───── TEXTO DO DOCUMENTO
Jesus Campos, que trabalha para a Brawner Builders, com sede em Cockeysville, Maryland, esperava ansiosamente por notícias sobre o destino de seis colegas que caíram no Patapsco. Ele andava de um lado para o outro em um ponto de encontro no estacionamento da Royal Farms.

Jesus Campos (centro da foto), que trabalha para a Brawner Builders, foi acordado às 5h por um colega que o contou da tragédia. Foto: ROBERTO SCHMIDT / AFP

Campos disse que ele não estava trabalhando na noite de segunda-feira, mas caiu da cama por volta das 5h quando um colega lhe telefonou para contar da tragédia. Campos, que fala apenas espanhol, disse que os trabalhadores estavam no intervalo, sentados perto dos veículos, quando a ponte caiu. De acordo com ele, todos os seis desaparecidos são latinos. “Estou muito triste agora,” Campos disse. “Esses são meus colegas de trabalho e amigos.”
──────────
───── DADOS
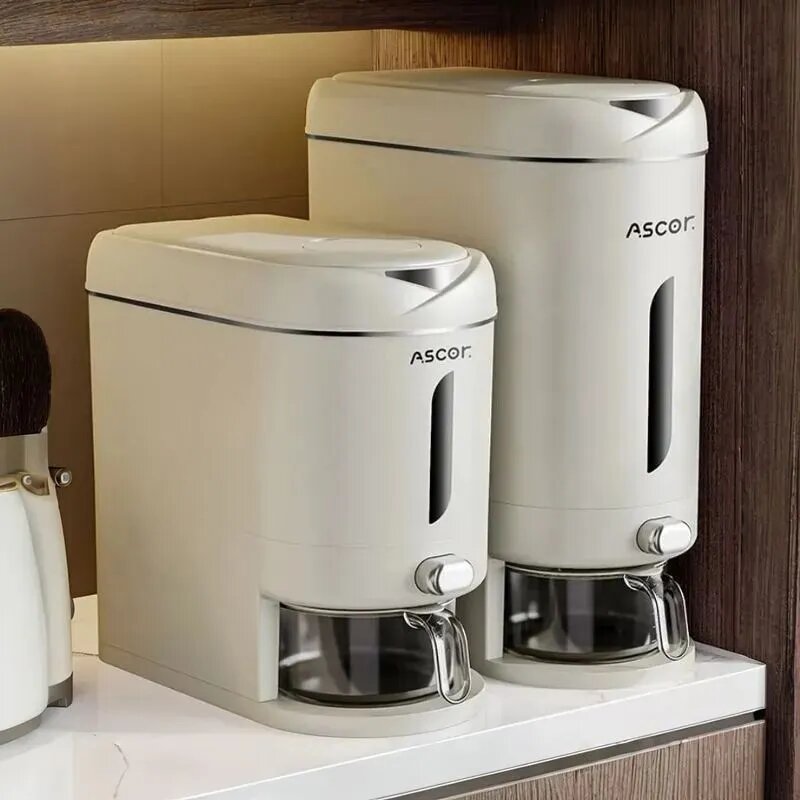 Контейнер для стирального порошка Ascor, 8 литров, белый, пластиковый, прямоугольный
──────────
## O QUE FAZER
A. Transcreva do texto sobre a queda da ponte o trecho entre "Jesus Campos, que" e "da Royal Farms.", inclusive.
B. Retome o texto sobre a queda da ponte a partir do ponto em que ele termina.
Os dados não são necessários para esta atividade.

## RESPOSTAS DO EXERCÍCIO
A.
Jesus Campos, que trabalha para a Brawner Builders, com sede em Cockeysville, Maryland, esperava ansiosamente por notícias sobre o destino de seis colegas que caíram no Patapsco. Ele andava de um lado para o outro em um ponto de encontro no estacionamento da Royal Farms.

B.
Campos disse que trabalhar na ponte é angustiante. As equipes de construção estão constantemente preocupadas com o excesso de velocidade dos motoristas, e a ponte “se move muito” devido ao seu projeto e engenharia. Mesmo assim, Campos disse que nunca poderia imaginar que a estrutura iria desabar.

A presidente do Conselho Nacional de Segurança nos Transportes disse que os trabalhadores de construção eram empregados pela Brawner, mas a empresa também contratava terceirizados. Jeffrey Pritzker, vice-presidente executivo da Brawner Builders, disse em entrevista por telefone que o desabamento da ponte foi “um evento totalmente inesperado que ninguém poderia ter previsto”. Ele disse que a empresa tinha sete funcionários trabalhando na ponte naquela noite; um deles sobreviveu e seis ainda estavam desaparecidos”, ele disse. Autoridades descreveram as oito vítimas como “trabalhadores”.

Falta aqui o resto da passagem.